Section 12. Events of Default. If an Event of Default with respect to the Securities of the series of which this Security forms a part shall have occurred and be continuing, the principal of this Security may be declared due and payable in the manner and with the effect provided in the Indenture.
Section 13. Defined Terms. All terms used in this Security which are defined in the Indenture and are not otherwise defined herein shall have the meanings assigned to them in the Indenture.
Section 14. Governing Law.

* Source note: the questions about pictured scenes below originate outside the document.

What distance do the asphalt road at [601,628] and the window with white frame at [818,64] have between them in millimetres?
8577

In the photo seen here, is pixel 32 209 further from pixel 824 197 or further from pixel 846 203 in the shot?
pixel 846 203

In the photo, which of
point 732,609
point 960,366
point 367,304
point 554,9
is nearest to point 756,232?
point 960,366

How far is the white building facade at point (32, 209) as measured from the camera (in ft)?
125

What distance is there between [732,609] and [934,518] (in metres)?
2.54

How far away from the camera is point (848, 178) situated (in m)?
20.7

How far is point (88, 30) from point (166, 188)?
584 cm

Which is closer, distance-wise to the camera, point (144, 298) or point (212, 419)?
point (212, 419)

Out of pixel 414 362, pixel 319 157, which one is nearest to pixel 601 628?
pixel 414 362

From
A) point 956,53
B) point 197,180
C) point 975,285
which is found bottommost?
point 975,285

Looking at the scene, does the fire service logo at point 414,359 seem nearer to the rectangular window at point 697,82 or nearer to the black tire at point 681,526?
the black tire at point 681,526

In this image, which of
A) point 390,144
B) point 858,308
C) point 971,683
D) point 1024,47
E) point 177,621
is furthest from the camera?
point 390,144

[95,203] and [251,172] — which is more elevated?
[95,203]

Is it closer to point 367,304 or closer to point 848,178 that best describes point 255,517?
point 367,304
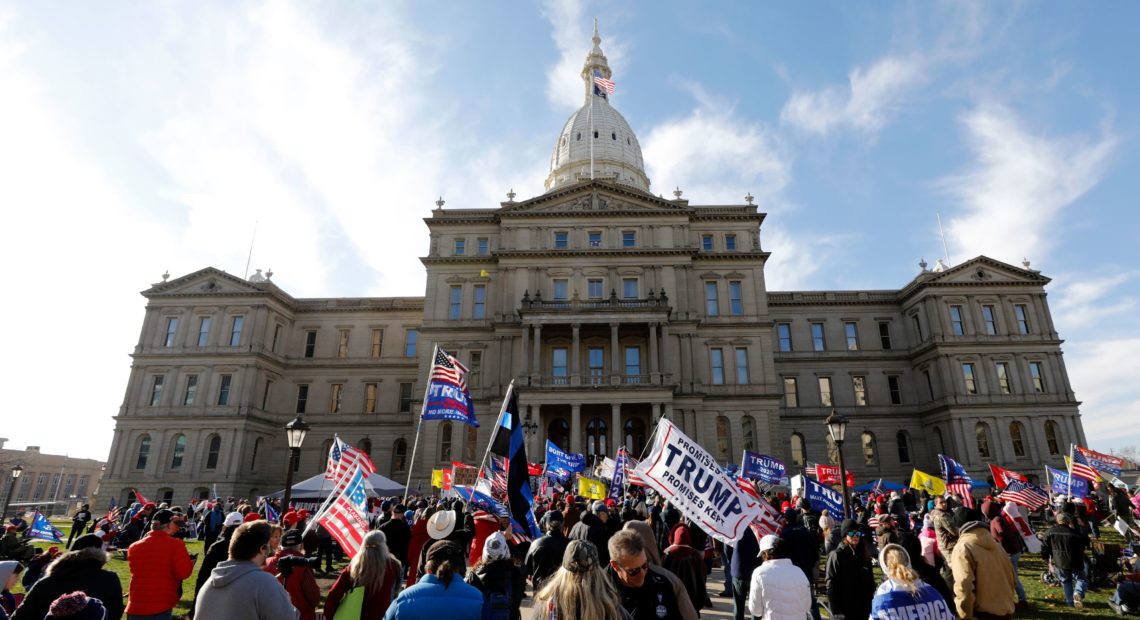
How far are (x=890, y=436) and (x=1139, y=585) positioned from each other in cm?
4095

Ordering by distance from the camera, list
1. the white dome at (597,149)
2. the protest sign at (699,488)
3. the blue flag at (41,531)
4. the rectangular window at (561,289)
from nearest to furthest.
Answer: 1. the protest sign at (699,488)
2. the blue flag at (41,531)
3. the rectangular window at (561,289)
4. the white dome at (597,149)

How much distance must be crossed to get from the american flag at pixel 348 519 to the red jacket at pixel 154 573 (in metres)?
1.63

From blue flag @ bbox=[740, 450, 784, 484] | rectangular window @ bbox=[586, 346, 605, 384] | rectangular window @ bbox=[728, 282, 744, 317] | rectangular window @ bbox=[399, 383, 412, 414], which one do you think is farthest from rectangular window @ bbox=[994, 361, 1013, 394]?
rectangular window @ bbox=[399, 383, 412, 414]

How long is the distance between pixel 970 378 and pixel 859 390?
7.97 meters

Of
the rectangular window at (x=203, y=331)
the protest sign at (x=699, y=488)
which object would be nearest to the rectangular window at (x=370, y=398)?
the rectangular window at (x=203, y=331)

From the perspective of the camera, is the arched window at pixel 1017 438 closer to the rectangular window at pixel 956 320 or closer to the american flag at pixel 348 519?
the rectangular window at pixel 956 320

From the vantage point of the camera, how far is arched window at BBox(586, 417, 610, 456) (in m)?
41.3

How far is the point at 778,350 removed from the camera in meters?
51.2

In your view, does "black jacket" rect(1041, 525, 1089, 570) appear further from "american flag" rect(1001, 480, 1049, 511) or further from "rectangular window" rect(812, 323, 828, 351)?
"rectangular window" rect(812, 323, 828, 351)

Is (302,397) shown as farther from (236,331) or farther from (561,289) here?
(561,289)

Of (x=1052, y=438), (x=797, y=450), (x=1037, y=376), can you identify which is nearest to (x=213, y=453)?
(x=797, y=450)

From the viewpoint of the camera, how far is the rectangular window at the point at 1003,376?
46906 mm

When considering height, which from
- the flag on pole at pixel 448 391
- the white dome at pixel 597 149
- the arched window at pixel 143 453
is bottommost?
the flag on pole at pixel 448 391

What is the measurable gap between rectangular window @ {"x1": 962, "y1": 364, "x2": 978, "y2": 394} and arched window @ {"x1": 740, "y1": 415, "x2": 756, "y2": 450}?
61.4ft
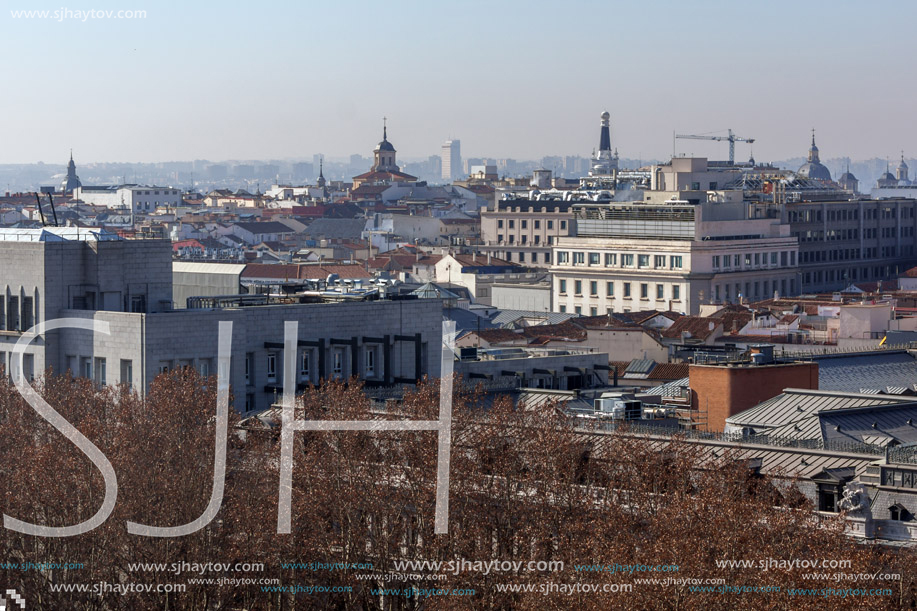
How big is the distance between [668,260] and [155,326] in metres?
62.1

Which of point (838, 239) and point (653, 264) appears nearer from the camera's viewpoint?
point (653, 264)

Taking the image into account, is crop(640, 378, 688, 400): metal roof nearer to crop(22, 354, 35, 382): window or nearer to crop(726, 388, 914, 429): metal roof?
crop(726, 388, 914, 429): metal roof

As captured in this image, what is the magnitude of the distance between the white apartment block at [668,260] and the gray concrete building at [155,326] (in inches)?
2079

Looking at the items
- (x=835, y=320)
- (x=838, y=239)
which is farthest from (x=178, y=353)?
(x=838, y=239)

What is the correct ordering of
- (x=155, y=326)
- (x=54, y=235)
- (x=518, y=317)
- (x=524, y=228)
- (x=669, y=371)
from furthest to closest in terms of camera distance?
(x=524, y=228) → (x=518, y=317) → (x=669, y=371) → (x=54, y=235) → (x=155, y=326)

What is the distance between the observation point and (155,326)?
47562 mm

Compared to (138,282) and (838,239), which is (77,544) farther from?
(838,239)

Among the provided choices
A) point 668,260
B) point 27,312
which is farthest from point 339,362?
point 668,260

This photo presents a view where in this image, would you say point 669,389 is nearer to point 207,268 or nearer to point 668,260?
point 207,268

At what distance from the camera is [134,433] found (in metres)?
38.7

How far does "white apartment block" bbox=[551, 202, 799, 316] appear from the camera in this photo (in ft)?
349

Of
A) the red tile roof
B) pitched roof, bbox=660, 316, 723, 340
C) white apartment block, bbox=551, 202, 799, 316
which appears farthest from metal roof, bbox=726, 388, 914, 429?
white apartment block, bbox=551, 202, 799, 316

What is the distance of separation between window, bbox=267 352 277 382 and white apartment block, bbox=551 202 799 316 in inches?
2174

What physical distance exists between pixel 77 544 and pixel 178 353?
12720 millimetres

This Security shall be governed by and construed in accordance with the laws of the State of New York.
The following abbreviations, when used in the inscription on the face of this instrument, shall be construed as though they were written out in full according to applicable laws or regulations:
TEN COM - as tenants in common
TEN ENT - as tenants by the entireties
JT TEN - as joint tenants with right of survivorship and not as tenants in common
|UNIF GIFT MIN ACT -||Custodian|
|Under Uniform Gifts to Minors Act|
Additional abbreviations may also be used though not in the above list.
FOR VALUE RECEIVED, the undersigned
hereby sell(s), assign(s) and transfer(s) unto:
PLEASE INSERT TAX PAYER IDENTIFICATION NUMBER, SOCIAL SECURITY OR OTHER IDENTIFYING NUMBER OF ASSIGNEE:
(Please print or type name and address,
including zip code of assignee)
the within Security of KEYCORP and all rights thereunder and does hereby irrevocably constitute and appoint:
Attorney to transfer the said Security on the books of the within-named Company, with full power of substitution in the premises.
NOTICE: The signature to this assignment must correspond with the name as it appears upon the face of the within Security in every particular, without alteration or enlargement or any change whatsoever.
OPTION TO ELECT REPAYMENT
The undersigned hereby irrevocably requests and instructs the Company to repay this Security (or the portion thereof specified below), pursuant to its terms, on the Repayment Date first occurring after the date of receipt of the within Security as specified below, at a Repayment Price equal to 100% of the principal amount thereof, together with interest thereon accrued to the Repayment Date, to the undersigned at:
(Please Print or Type Name and Address of the Undersigned.)
For this Option to Elect Repayment to be effective, this Security with the Option to Elect Repayment duly completed must be received at least 30 but not more than 45 days prior to the Repayment Date (or, if such Repayment Date is not a Business Day, the next succeeding Business Day) by the Company at its office or agency, which will be located initially at the office of the Paying Agent at Deutsche Bank Trust Company Americas, 60 Wall Street, New York, New York 10005, Attention: Corporate Trust & Agency Services.
If less than the entire principal amount of the within Security is to be repaid, specify the portion thereof (which shall be $1,000 or an integral multiple thereof) which is to be repaid: $ .
If less than the entire principal amount of the within Security is to be repaid, specify the denomination(s) of the Security(ies) to be issued for the unpaid amount ($1,000 or any integral multiple of $1,000; provided that any remaining principal amount of this Security shall not be less than the minimum denomination of such Security): $ .
Note: The signature to this Option to Elect Repayment must correspond with the name as written upon the face of the within Security in every particular without alterations or enlargement or any change whatsoever.